__EXCERPT TO READ__
==*==
## Statement

The derivative of a function with a coefficient is the coefficient times the derivative of that function.

$$ \tfrac{d}{dx}\bigg(c*g(x)\bigg) = c * g'(x) $$

## Proof

Define function $ f $.

$$ f(x) = c * g(x) $$

Take the definition of the derivative.

$$ f'(x) = \lim_{h \to 0}\left(\frac{f(x + h) - f(x)}{h}\right) $$

$$ f'(x) = \lim_{h \to 0}\left(\frac{c * g(x + h) - c * g(x)}{h}\right) $$

Factor out the $ c $ and move it out the fraction.

$$ f'(x) = \lim_{h \to 0}\left(\frac{c * \bigg(g(x + h) - g(x)\bigg)}{h}\right) $$

$$ f'(x) = \lim_{h \to 0}\left( c * \frac{g(x + h) - g(x)}{h}\right) $$

Move the $ c $ out the limit.

$$ f'(x) = c * \lim_{h \to 0}\left(\frac{g(x + h) - g(x)}{h}\right) $$

Now the definition of the derivative of $ g(x) $ arised.

$$ f'(x) = c * g'(x) $$
==*==
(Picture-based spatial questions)
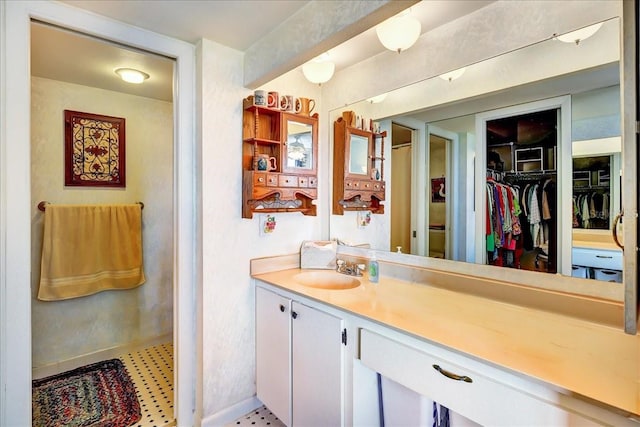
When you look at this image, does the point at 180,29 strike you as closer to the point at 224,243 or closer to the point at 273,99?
the point at 273,99

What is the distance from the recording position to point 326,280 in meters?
1.96

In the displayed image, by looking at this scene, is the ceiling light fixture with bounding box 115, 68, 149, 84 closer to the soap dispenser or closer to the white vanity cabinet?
the white vanity cabinet

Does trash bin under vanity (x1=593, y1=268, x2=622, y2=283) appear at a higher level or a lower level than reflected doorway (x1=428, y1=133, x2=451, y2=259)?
lower

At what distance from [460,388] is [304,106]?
1.66 meters

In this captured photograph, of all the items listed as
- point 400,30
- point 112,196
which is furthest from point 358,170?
point 112,196

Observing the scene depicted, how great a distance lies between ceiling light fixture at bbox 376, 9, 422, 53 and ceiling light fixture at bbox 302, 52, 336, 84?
18.7 inches

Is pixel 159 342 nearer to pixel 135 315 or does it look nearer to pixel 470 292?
pixel 135 315

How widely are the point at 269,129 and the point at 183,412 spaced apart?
5.54 ft

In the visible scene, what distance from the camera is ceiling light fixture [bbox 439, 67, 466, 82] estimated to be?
1.54m

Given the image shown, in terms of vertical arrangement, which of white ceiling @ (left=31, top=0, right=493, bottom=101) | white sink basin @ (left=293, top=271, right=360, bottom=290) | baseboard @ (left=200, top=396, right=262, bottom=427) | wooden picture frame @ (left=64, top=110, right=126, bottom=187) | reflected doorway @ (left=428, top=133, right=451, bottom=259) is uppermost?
white ceiling @ (left=31, top=0, right=493, bottom=101)

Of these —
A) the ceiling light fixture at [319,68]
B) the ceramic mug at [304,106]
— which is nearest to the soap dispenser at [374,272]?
the ceramic mug at [304,106]

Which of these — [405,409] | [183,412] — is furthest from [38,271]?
[405,409]

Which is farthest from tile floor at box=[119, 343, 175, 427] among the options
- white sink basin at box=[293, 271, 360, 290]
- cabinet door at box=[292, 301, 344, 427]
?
white sink basin at box=[293, 271, 360, 290]

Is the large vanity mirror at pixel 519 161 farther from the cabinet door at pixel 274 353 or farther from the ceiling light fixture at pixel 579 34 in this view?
the cabinet door at pixel 274 353
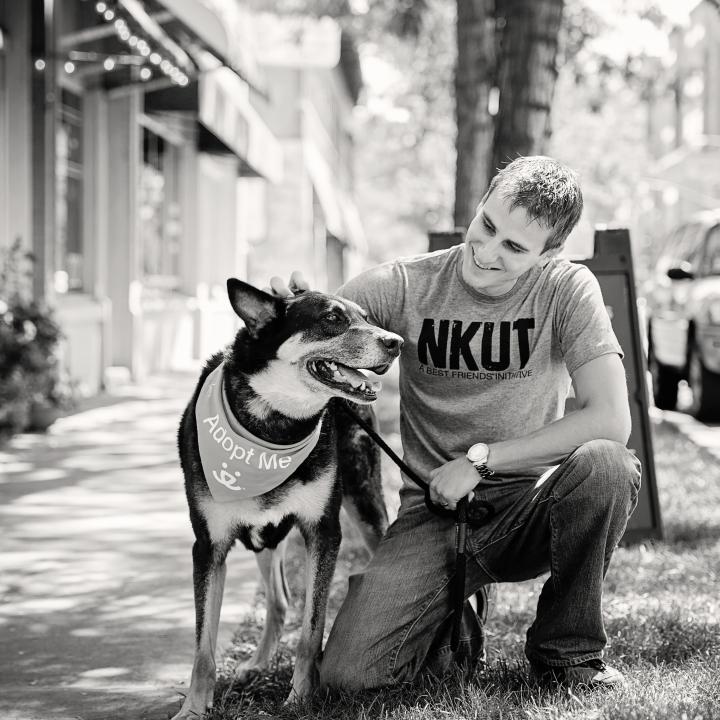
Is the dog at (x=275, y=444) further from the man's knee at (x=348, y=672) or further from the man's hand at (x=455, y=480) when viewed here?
the man's hand at (x=455, y=480)

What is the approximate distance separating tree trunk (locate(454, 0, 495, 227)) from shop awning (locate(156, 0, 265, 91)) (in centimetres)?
224

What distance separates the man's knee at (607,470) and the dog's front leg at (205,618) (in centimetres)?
119

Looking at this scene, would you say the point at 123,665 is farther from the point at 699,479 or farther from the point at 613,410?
the point at 699,479

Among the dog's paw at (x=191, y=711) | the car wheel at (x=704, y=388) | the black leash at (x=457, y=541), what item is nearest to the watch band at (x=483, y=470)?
the black leash at (x=457, y=541)

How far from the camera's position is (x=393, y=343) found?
3.69m

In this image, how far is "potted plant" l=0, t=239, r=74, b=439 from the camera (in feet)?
28.9

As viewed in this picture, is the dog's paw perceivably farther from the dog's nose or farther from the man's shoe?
the dog's nose

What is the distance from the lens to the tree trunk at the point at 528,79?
8500 millimetres

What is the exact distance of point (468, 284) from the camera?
392cm

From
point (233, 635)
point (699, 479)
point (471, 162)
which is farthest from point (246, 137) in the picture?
point (233, 635)

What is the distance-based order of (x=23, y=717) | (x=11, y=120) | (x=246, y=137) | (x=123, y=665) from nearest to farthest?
(x=23, y=717) < (x=123, y=665) < (x=11, y=120) < (x=246, y=137)

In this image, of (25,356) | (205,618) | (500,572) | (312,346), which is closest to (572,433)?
(500,572)

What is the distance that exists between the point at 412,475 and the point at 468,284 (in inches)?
26.5

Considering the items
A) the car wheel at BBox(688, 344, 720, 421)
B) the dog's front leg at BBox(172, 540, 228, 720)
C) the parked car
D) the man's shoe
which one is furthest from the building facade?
the man's shoe
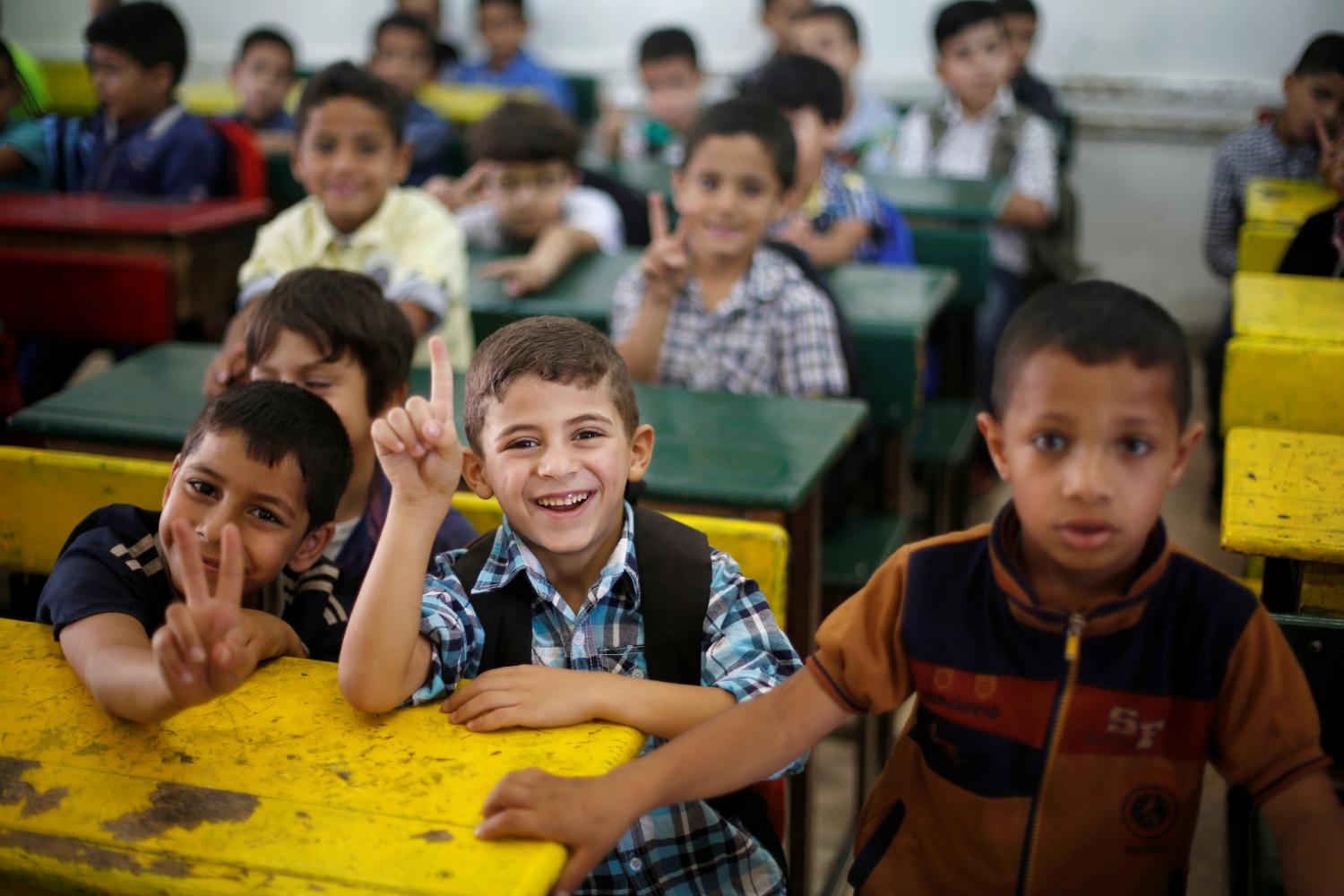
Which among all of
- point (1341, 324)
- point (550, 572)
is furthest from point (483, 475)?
point (1341, 324)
==*==
__YOUR GOAL__
In the derivative proof, why may the limit in the next-to-last line be replaced by g'(x)? Explain in one to three sentences.

__CORRECT RESPONSE__
Once the coefficient c has been moved outside the limit, the remaining expression is the limit as h approaches 0 of (g(x + h) − g(x))/h. That expression is the definition of the derivative of g(x), so it equals g'(x), and therefore f'(x) = c * g'(x).